This use case describes a dedicated Beacon instance for the World Ocean Database (WOD) for fast, on-demand subsetting of ocean profile data. The basis for this work has been developed within the BlueCloud2026 project (now EOSC Node - Digital Twin of the Ocean) where it has been used within the VRE as resource for research on physical parameters, but this WOD Beacon instance including Python Notebooks to work with the data is now fully open to all.
![]()
World Ocean Database temperature data (2022-2023) accessed via Beacon using the notebook example below.
Datacollection context
WOD is NOAA NCEI's flagship archive of oceanographic profile observations, supported by IOC-IODE. It aggregates global historical and modern measurements into a consistent, quality-controlled collection that supports climate, oceanography, and marine science workflows.
Use case goal
Make WOD profiles directly queryable without downloading or indexing millions of NetCDF files. Users can select only the columns and time/space ranges they need and receive results immediately.

■ Tasks and exercises:
• a. Condense the paragraph of the WOD Beacon use case that begins "This use case describes" into a short bulleted list that keeps its main facts.
• b. Output, word for word, the stretch of the WOD Beacon use case from "Datacollection context" through "marine science workflows.".
Rely only on the WOD Beacon use case when you answer.

■ Data lines:
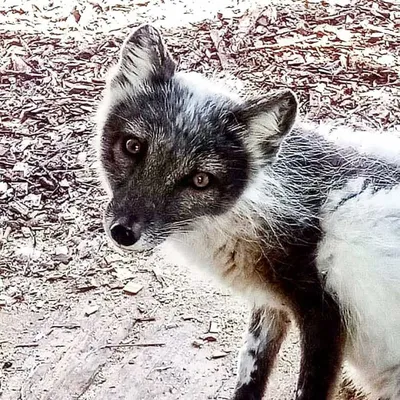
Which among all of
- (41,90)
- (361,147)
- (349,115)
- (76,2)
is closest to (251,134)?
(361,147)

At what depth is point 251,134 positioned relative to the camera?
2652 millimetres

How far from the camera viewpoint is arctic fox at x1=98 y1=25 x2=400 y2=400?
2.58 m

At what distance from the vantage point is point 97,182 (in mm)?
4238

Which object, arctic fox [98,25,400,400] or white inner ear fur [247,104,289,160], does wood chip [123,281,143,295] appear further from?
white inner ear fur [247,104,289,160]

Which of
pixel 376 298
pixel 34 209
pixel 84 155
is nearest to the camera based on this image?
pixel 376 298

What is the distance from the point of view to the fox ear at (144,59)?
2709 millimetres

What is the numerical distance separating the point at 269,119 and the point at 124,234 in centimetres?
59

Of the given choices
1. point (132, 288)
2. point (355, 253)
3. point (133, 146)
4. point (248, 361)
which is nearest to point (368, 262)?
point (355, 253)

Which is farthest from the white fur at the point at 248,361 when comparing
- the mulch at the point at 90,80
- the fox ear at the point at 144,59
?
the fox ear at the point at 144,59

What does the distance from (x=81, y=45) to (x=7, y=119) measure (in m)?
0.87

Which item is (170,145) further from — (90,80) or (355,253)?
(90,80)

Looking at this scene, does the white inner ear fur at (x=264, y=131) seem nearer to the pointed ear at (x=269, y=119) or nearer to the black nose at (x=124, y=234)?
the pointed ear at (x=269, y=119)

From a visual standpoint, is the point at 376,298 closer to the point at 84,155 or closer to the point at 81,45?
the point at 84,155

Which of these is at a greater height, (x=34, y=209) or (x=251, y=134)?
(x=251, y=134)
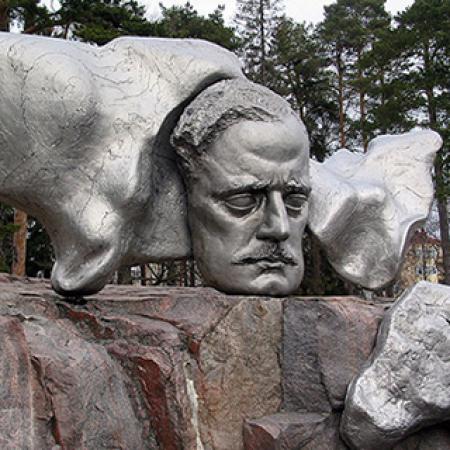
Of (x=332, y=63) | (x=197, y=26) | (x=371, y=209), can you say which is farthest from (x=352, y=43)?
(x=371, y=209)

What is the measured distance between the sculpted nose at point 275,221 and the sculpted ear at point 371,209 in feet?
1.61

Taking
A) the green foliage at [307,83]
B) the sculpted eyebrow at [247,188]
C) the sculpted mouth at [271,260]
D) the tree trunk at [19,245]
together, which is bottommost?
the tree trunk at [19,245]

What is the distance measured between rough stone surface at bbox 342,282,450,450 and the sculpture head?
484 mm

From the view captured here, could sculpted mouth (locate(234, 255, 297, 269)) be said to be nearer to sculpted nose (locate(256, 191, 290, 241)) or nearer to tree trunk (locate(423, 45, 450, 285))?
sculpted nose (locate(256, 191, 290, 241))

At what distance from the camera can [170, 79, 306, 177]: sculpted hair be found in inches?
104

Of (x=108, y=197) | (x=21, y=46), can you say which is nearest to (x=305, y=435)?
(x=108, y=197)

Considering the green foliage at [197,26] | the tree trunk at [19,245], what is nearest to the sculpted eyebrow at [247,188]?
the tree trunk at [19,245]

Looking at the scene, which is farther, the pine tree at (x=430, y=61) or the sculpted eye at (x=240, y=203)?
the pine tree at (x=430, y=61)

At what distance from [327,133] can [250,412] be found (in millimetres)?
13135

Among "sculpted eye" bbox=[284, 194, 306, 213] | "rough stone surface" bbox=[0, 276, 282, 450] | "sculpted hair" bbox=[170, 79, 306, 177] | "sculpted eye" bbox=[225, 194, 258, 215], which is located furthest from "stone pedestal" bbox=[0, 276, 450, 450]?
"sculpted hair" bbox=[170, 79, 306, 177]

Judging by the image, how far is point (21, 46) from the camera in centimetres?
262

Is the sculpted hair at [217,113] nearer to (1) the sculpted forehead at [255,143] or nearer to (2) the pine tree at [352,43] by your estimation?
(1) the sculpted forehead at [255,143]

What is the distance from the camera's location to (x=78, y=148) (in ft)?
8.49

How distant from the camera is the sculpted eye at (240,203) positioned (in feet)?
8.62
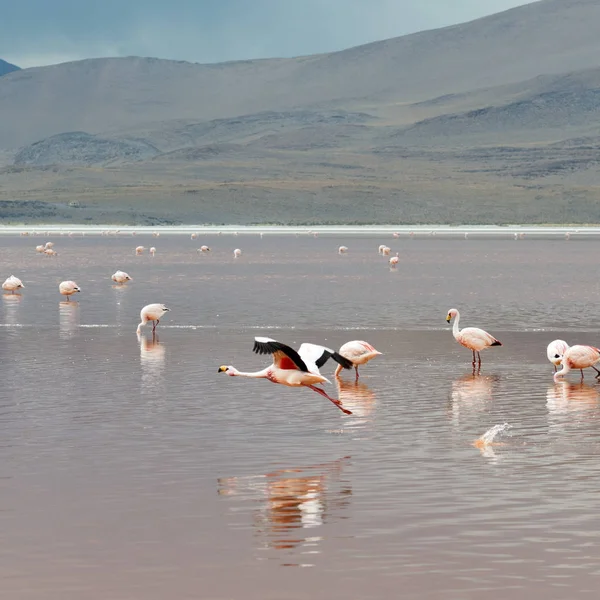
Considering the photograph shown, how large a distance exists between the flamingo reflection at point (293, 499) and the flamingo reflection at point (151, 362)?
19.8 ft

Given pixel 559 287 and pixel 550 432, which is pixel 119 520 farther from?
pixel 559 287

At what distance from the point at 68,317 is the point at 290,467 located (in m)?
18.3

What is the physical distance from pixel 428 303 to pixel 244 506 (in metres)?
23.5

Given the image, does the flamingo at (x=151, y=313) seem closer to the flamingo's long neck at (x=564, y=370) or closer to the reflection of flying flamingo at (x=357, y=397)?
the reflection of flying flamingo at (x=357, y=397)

■ Results for each task:
• a.
- A dedicated Beacon instance for the World Ocean Database (WOD) allows fast, on-demand subsetting of ocean profile data.
- The groundwork came from the BlueCloud2026 project (now EOSC Node - Digital Twin of the Ocean), where it served within the VRE as a resource for research on physical parameters.
- The WOD Beacon instance, including Python Notebooks for working with the data, is now fully open to all.

• b.
Datacollection context
WOD is NOAA NCEI's flagship archive of oceanographic profile observations, supported by IOC-IODE. It aggregates global historical and modern measurements into a consistent, quality-controlled collection that supports climate, oceanography, and marine science workflows.